TEXT SECTION:
□ □ □ □ □ □ □
I disagree, I think [0] from Dmitry Vyukov is one way to implement
lock-free BPF_MAP_TYPE_QUEUE. I don't know how easy it would be to
implement overwriting support, but it would be worth considering.

  [0] https://www.1024cores.net/home/lock-free-algorithms/queues/bounded-mpmc-queue



> a lockless buffer like relay fits better to our case. So I will try it :)
>
> >>
> >> [1]
> >> https://github.com/torvalds/linux/blob/master/Documentation/filesystems/relay.rst
> >>
> >>>> Alan
> >>>>
> >>>> [1]
> >>>> https://lore.kernel.org/lkml/20220906195656.33021-2-flaniel@linux.microsoft.com/

^ permalink raw reply	[flat|nested] 17+ messages in thread

* Re: Question about bpf perfbuf/ringbuf: pinned in backend with overwriting
  2023-12-15 22:39           ` Andrii Nakryiko
@ 2023-12-16  8:50             ` Dmitry Vyukov
  2023-12-18 12:58               ` Philo Lu
  2023-12-19 19:25               ` Andrii Nakryiko
  0 siblings, 2 replies; 17+ messages in thread
From: Dmitry Vyukov @ 2023-12-16  8:50 UTC (permalink / raw)
□ □ □ □ □ □ □
WORK TO COMPLETE:
1. In the BPF thread excerpt, whose work is cited as one way to implement a lock-free BPF_MAP_TYPE_QUEUE?
2. Carry on the BPF thread excerpt with the body of the message whose header it ends on.
The data after this comes from a separate source and has no connection to the BPF thread excerpt.

DATA PROVIDED:
□ □ □ □ □ □ □
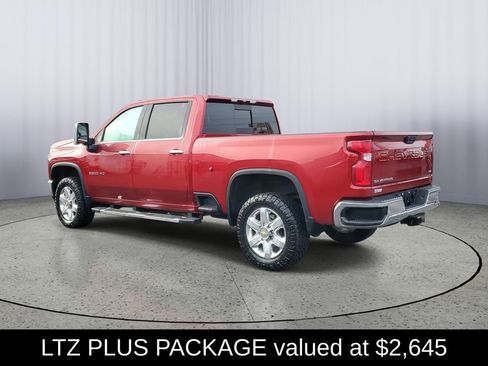 Used 2021 Chevrolet Silverado 2500 LTZ w/ LTZ Plus Package image 5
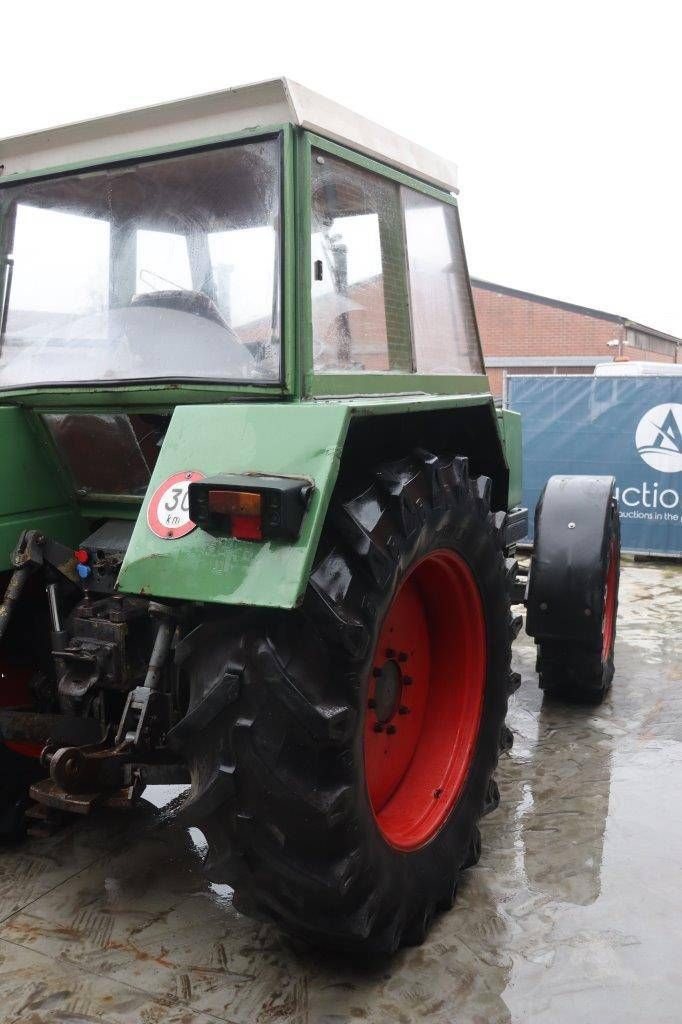Tractor Fendt Favorit 610 LS Turbomatik Diesel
□ □ □ □ □ □ □
RESPONSES PER TASK:
1. Dmitry Vyukov's bounded MPMC queue.

2.
  To: Andrii Nakryiko
  Cc: Philo Lu, bpf, song, andrii, ast, Daniel Borkmann, xuanzhuo,
	dust.li, guwen, alibuda, hengqi, Nathan Slingerland, rihams,
	Alan Maguire

On Fri, 15 Dec 2023 at 23:39, Andrii Nakryiko <andrii.nakryiko@gmail.com> wrote:
> > On 2023/12/14 07:35, Andrii Nakryiko wrote:
> > > On Mon, Dec 11, 2023 at 4:39 AM Philo Lu <lulie@linux.alibaba.com> wrote:
> > >>
> > >>
> > >>
> > >> On 2023/12/9 06:32, Andrii Nakryiko wrote:
> > >>> On Thu, Dec 7, 2023 at 6:49 AM Alan Maguire <alan.maguire@oracle.com> wrote:
> > >>>>
> > >>>> On 07/12/2023 13:15, Philo Lu wrote:
> > >>>>> Hi all. I have a question when using perfbuf/ringbuf in bpf. I will
> > >>>>> appreciate it if you give me any advice.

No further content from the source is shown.